HOT SHOT 7, 8- PRACTICE SKETCHING THE OUTLINE AND THE BLIND CONTOUR
We are now into the demos! This is where I’ll be showing and explaining in depth a few of the things that have made my sketching life much easier. In this particular post, I’ll be dealing with the OUTLINE and something I discovered from a 1985 American Artist Magazine, called-“The Blind Contour”. The Blind Contour actually improved my eye-hand co-ordination more than any other technique!
But before we get going on HOT SHOT 7 & 8, please click HERE if you missed HOT SHOT 6.
HOT SHOT 7
There are many ways to start a sketch. You can start by doing simple outlines of the subject or object before you. This is the contour of the object. This is a good way to really get going with a simplified sketch. Here you don’t really consider detail or tones. Your main focus is the outline. A good way of training your ability to do this is, is to do something I’ll treat on number 8 called the blind contour.
The outlines are not really outlined but we have to force our eyes to see the line that goes right round the thing we are about to sketch. Being able to quickly see this and put it down as accurately as possible is a very good way to start sketching in full force! Just the outline! When starting this for the first time, try not to pick your pencil and hand from the paper but just let it flow and move around your drawing surface.
HOT SHOT 8
To improve your sketching of outlines and contours. You can do what is called the blind contour. You get hold of your pen or pencil. Look at the object or subject you are about to sketch. Know where you are starting from and then just simply follow the contour of the object without looking back at the paper. Do this, until you feel you have completely covered the whole outline of the object. This is a great warm up exercise and really helps what you need as a great sketcher. It’s called your eye-hand co-ordination. You’ll be training your eyes, your most powerful weapon.
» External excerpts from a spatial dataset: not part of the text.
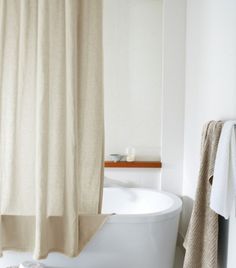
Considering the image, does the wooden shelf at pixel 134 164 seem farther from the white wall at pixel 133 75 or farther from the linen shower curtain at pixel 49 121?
the linen shower curtain at pixel 49 121

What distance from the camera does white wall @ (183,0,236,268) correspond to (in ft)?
5.25

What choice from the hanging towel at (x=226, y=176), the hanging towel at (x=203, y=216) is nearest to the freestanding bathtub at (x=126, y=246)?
the hanging towel at (x=203, y=216)

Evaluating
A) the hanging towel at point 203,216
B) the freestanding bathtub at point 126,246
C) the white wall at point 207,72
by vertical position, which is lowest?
the freestanding bathtub at point 126,246

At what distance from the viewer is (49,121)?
180 cm

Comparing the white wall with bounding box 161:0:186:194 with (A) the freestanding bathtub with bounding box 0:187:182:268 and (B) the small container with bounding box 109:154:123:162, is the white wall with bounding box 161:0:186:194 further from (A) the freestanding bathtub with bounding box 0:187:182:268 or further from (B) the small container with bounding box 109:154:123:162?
(A) the freestanding bathtub with bounding box 0:187:182:268

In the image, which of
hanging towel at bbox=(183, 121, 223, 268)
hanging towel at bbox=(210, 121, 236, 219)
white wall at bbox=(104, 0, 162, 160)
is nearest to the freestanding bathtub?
hanging towel at bbox=(183, 121, 223, 268)

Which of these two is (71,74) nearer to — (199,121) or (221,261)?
(199,121)

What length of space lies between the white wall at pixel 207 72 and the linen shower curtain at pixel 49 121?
27.5 inches

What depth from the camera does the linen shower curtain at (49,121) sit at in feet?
5.75

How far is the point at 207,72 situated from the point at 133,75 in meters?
0.97

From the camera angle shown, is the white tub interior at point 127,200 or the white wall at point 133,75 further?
the white wall at point 133,75

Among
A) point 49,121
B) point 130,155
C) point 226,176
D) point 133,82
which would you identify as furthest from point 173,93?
point 226,176

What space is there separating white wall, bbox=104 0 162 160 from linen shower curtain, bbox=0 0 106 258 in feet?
3.46

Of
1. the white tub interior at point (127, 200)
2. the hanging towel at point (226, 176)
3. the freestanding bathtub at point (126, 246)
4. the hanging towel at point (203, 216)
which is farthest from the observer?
the white tub interior at point (127, 200)
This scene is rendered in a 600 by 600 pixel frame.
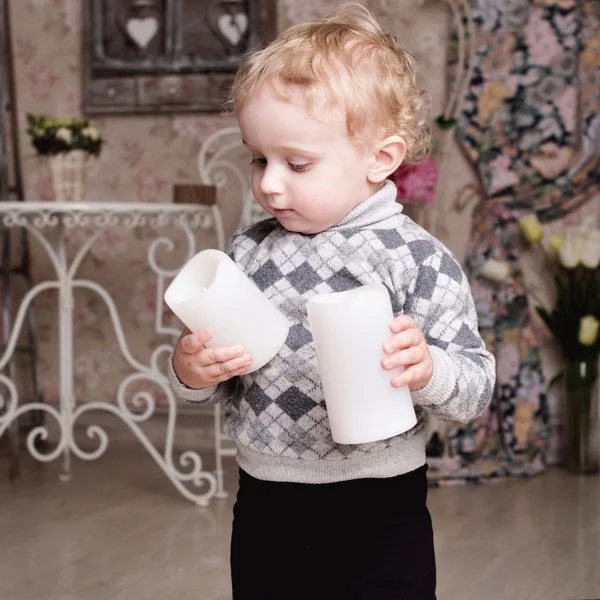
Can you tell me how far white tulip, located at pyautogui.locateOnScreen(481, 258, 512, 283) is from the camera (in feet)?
9.65

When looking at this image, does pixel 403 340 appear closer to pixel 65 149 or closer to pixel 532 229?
pixel 65 149

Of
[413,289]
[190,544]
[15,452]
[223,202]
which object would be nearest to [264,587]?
[413,289]

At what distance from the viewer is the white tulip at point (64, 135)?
8.66 feet

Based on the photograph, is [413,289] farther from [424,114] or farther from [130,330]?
[130,330]

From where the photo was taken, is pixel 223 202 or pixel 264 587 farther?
pixel 223 202

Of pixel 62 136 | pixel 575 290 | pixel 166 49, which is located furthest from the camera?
pixel 166 49

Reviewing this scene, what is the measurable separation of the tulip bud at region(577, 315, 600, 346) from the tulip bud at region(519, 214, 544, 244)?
0.26 meters

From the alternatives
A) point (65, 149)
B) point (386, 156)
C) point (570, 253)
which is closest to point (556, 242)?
point (570, 253)

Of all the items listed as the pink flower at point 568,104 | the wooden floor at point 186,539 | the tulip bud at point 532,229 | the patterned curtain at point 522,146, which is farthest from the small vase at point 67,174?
the pink flower at point 568,104

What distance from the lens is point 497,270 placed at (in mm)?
→ 2945

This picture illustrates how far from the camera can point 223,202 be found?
→ 10.6ft

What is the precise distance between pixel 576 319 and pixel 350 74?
2.04m

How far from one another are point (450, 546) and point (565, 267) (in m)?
1.02

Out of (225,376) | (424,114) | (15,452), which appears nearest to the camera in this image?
(225,376)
While in Nigeria around the 90’s -I discovered a publication of the AMERICAN ARTIST magazine, It was dated-February 1985-It was a SPECIAL DRAWING and PAINTING ISSUE. The Magazine simply changed the way I saw! I must have read it over and over-100 times or more.
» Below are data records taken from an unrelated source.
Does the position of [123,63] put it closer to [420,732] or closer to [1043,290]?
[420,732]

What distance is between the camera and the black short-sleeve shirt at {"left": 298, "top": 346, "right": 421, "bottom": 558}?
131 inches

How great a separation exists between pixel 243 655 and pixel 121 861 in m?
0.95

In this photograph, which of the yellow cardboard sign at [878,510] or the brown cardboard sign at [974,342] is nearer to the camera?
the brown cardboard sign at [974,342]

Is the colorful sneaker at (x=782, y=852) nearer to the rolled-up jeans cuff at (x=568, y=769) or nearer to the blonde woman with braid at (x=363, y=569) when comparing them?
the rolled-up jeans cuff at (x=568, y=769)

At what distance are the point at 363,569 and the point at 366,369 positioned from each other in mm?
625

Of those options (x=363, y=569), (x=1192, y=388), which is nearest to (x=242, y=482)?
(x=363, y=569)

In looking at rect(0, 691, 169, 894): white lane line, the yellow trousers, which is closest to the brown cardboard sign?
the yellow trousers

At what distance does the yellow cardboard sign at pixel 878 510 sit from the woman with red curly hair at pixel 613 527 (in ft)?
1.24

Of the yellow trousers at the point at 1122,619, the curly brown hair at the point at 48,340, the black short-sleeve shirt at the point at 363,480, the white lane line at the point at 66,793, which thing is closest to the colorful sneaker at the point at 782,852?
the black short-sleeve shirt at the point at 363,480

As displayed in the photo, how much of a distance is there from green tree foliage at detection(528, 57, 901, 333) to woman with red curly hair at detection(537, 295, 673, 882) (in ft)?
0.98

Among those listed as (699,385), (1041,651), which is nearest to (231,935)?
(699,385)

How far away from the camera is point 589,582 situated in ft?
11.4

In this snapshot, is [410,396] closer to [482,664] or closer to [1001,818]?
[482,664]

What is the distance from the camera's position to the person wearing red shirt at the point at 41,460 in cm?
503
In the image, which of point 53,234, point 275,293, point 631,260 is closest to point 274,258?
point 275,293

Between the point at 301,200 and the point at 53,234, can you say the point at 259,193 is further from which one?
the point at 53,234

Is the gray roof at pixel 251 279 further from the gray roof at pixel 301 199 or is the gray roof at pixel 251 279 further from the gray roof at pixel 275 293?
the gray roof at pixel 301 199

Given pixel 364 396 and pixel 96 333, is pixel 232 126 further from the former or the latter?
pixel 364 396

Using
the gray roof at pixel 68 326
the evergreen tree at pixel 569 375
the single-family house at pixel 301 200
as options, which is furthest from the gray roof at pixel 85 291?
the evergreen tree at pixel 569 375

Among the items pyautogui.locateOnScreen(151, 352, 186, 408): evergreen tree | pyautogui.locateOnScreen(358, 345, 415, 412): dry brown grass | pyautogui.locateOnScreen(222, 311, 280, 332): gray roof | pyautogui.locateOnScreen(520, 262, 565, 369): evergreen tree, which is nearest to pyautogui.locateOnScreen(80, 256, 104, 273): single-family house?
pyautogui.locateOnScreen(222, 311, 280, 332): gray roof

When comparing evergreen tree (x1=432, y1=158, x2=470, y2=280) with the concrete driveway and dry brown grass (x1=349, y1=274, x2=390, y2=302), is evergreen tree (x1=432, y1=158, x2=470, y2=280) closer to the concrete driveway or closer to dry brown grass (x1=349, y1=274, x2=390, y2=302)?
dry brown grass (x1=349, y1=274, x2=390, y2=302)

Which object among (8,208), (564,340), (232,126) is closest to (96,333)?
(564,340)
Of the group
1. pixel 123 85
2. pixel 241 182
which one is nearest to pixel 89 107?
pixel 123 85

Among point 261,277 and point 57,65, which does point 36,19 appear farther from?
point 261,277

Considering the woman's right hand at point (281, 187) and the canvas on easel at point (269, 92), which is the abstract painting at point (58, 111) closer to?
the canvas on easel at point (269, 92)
One of the articles that really touched me was one by someone called Brook Temple, He wrote a simple straightforward article on “Exercises to improve your drawing skills”.
He mentioned Blind Contour as one of them and this is what he said, “Contour drawing is probably the most single important element in figure drawing and the closest thing to pure drawing. It is a strong confidence-builder because it co-ordinates hand, eye, and mind. If there is a secret in drawing, I believe it begins with contour drawing.”
He also said, “I use contour drawing throughout my classes because it is important as a tool in learning to SEE what is right there in front of you. If YOU can see it, YOU can draw it.“
This is his procedure: “We start by taking a soft charcoal pencil or a coloured crayon and drawing the outside contour of the figure without looking at the page. Now this may seem awkward at first; some people find it very hard not to look back and check the drawing. DON’T! In my class I monitor the eyes of my students to make sure their eyes are glued to the model for the duration of the pose, usually five minutes. Remember, If you cheat, you’re cheating yourself.“
Now, I remember reading this article and I was instantly hooked! I hope you can do this on a daily basis! Don’t worry if you stop, just get back at it again! I have been using this technique to improve ever since then and you can too!